* **Try it**:
Exact repetition of the data is the whole task.

(Dataset entries)
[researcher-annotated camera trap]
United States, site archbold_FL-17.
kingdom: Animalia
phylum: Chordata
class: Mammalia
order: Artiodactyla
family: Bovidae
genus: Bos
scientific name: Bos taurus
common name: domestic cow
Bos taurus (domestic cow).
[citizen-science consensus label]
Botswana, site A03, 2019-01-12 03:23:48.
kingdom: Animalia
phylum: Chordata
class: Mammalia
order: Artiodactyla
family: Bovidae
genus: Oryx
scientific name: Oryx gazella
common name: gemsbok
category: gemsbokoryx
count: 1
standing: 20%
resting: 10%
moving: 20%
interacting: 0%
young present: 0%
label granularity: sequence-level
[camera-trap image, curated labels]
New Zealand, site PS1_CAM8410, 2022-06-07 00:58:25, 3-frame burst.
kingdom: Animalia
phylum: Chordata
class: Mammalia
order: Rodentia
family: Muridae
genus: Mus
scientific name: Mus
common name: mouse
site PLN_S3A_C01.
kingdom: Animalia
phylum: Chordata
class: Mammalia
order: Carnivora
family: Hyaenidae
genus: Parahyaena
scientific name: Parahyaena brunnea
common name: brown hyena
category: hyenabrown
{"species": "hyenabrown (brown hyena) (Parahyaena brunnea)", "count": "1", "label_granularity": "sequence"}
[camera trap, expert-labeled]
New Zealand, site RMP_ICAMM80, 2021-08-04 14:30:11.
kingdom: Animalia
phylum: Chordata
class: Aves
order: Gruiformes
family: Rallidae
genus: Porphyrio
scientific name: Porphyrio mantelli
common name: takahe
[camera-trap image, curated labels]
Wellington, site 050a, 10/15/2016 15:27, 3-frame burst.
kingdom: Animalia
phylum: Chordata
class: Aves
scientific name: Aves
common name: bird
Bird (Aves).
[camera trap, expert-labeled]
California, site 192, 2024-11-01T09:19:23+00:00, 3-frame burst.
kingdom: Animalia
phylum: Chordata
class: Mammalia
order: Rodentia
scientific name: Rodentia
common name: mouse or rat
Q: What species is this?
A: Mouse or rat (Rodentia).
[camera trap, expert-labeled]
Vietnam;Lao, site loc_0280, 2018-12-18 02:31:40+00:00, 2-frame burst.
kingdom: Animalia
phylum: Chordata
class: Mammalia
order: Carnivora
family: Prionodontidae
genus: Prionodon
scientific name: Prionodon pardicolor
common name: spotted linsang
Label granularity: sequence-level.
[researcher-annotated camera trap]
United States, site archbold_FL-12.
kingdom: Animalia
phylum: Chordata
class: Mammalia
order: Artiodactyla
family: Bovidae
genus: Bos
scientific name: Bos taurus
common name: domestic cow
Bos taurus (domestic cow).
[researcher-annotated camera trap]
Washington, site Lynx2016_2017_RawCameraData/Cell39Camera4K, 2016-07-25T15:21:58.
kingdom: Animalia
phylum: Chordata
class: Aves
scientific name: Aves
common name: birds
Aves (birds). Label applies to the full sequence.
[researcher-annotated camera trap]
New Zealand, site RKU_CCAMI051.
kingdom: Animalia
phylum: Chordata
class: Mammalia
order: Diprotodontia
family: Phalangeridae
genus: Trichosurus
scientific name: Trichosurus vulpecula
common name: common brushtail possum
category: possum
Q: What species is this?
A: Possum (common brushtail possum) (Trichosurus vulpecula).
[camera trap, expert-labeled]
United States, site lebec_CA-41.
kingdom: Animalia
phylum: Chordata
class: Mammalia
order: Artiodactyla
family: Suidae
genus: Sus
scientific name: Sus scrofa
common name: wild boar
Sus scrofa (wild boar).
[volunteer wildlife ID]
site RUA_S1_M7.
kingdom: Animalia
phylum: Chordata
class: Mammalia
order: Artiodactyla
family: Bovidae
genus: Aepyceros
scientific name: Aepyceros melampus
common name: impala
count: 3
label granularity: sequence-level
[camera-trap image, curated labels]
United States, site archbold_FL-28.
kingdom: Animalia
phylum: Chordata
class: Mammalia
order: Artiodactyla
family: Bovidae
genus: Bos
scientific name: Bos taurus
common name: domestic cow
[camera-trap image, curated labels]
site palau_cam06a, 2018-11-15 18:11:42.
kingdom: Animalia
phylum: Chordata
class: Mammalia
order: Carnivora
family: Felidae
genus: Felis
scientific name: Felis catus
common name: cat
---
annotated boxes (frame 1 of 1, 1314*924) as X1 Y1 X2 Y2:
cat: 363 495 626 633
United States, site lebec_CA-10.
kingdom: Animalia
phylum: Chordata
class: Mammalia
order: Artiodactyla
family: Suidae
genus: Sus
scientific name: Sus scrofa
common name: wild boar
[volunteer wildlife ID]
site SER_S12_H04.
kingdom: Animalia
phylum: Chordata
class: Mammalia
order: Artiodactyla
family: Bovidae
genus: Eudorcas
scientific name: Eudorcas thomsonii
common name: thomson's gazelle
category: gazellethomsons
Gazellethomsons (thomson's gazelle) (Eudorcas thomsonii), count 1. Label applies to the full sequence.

* **Answer to this problem**:
[researcher-annotated camera trap]
United States, site archbold_FL-17.
kingdom: Animalia
phylum: Chordata
class: Mammalia
order: Artiodactyla
family: Bovidae
genus: Bos
scientific name: Bos taurus
common name: domestic cow
Bos taurus (domestic cow).
[citizen-science consensus label]
Botswana, site A03, 2019-01-12 03:23:48.
kingdom: Animalia
phylum: Chordata
class: Mammalia
order: Artiodactyla
family: Bovidae
genus: Oryx
scientific name: Oryx gazella
common name: gemsbok
category: gemsbokoryx
count: 1
standing: 20%
resting: 10%
moving: 20%
interacting: 0%
young present: 0%
label granularity: sequence-level
[camera-trap image, curated labels]
New Zealand, site PS1_CAM8410, 2022-06-07 00:58:25, 3-frame burst.
kingdom: Animalia
phylum: Chordata
class: Mammalia
order: Rodentia
family: Muridae
genus: Mus
scientific name: Mus
common name: mouse
site PLN_S3A_C01.
kingdom: Animalia
phylum: Chordata
class: Mammalia
order: Carnivora
family: Hyaenidae
genus: Parahyaena
scientific name: Parahyaena brunnea
common name: brown hyena
category: hyenabrown
{"species": "hyenabrown (brown hyena) (Parahyaena brunnea)", "count": "1", "label_granularity": "sequence"}
[camera trap, expert-labeled]
New Zealand, site RMP_ICAMM80, 2021-08-04 14:30:11.
kingdom: Animalia
phylum: Chordata
class: Aves
order: Gruiformes
family: Rallidae
genus: Porphyrio
scientific name: Porphyrio mantelli
common name: takahe
[camera-trap image, curated labels]
Wellington, site 050a, 10/15/2016 15:27, 3-frame burst.
kingdom: Animalia
phylum: Chordata
class: Aves
scientific name: Aves
common name: bird
Bird (Aves).
[camera trap, expert-labeled]
California, site 192, 2024-11-01T09:19:23+00:00, 3-frame burst.
kingdom: Animalia
phylum: Chordata
class: Mammalia
order: Rodentia
scientific name: Rodentia
common name: mouse or rat
Q: What species is this?
A: Mouse or rat (Rodentia).
[camera trap, expert-labeled]
Vietnam;Lao, site loc_0280, 2018-12-18 02:31:40+00:00, 2-frame burst.
kingdom: Animalia
phylum: Chordata
class: Mammalia
order: Carnivora
family: Prionodontidae
genus: Prionodon
scientific name: Prionodon pardicolor
common name: spotted linsang
Label granularity: sequence-level.
[researcher-annotated camera trap]
United States, site archbold_FL-12.
kingdom: Animalia
phylum: Chordata
class: Mammalia
order: Artiodactyla
family: Bovidae
genus: Bos
scientific name: Bos taurus
common name: domestic cow
Bos taurus (domestic cow).
[researcher-annotated camera trap]
Washington, site Lynx2016_2017_RawCameraData/Cell39Camera4K, 2016-07-25T15:21:58.
kingdom: Animalia
phylum: Chordata
class: Aves
scientific name: Aves
common name: birds
Aves (birds). Label applies to the full sequence.
[researcher-annotated camera trap]
New Zealand, site RKU_CCAMI051.
kingdom: Animalia
phylum: Chordata
class: Mammalia
order: Diprotodontia
family: Phalangeridae
genus: Trichosurus
scientific name: Trichosurus vulpecula
common name: common brushtail possum
category: possum
Q: What species is this?
A: Possum (common brushtail possum) (Trichosurus vulpecula).
[camera trap, expert-labeled]
United States, site lebec_CA-41.
kingdom: Animalia
phylum: Chordata
class: Mammalia
order: Artiodactyla
family: Suidae
genus: Sus
scientific name: Sus scrofa
common name: wild boar
Sus scrofa (wild boar).
[volunteer wildlife ID]
site RUA_S1_M7.
kingdom: Animalia
phylum: Chordata
class: Mammalia
order: Artiodactyla
family: Bovidae
genus: Aepyceros
scientific name: Aepyceros melampus
common name: impala
count: 3
label granularity: sequence-level
[camera-trap image, curated labels]
United States, site archbold_FL-28.
kingdom: Animalia
phylum: Chordata
class: Mammalia
order: Artiodactyla
family: Bovidae
genus: Bos
scientific name: Bos taurus
common name: domestic cow
[camera-trap image, curated labels]
site palau_cam06a, 2018-11-15 18:11:42.
kingdom: Animalia
phylum: Chordata
class: Mammalia
order: Carnivora
family: Felidae
genus: Felis
scientific name: Felis catus
common name: cat
---
annotated boxes (frame 1 of 1, 1314*924) as X1 Y1 X2 Y2:
cat: 363 495 626 633
United States, site lebec_CA-10.
kingdom: Animalia
phylum: Chordata
class: Mammalia
order: Artiodactyla
family: Suidae
genus: Sus
scientific name: Sus scrofa
common name: wild boar
[volunteer wildlife ID]
site SER_S12_H04.
kingdom: Animalia
phylum: Chordata
class: Mammalia
order: Artiodactyla
family: Bovidae
genus: Eudorcas
scientific name: Eudorcas thomsonii
common name: thomson's gazelle
category: gazellethomsons
Gazellethomsons (thomson's gazelle) (Eudorcas thomsonii), count 1. Label applies to the full sequence.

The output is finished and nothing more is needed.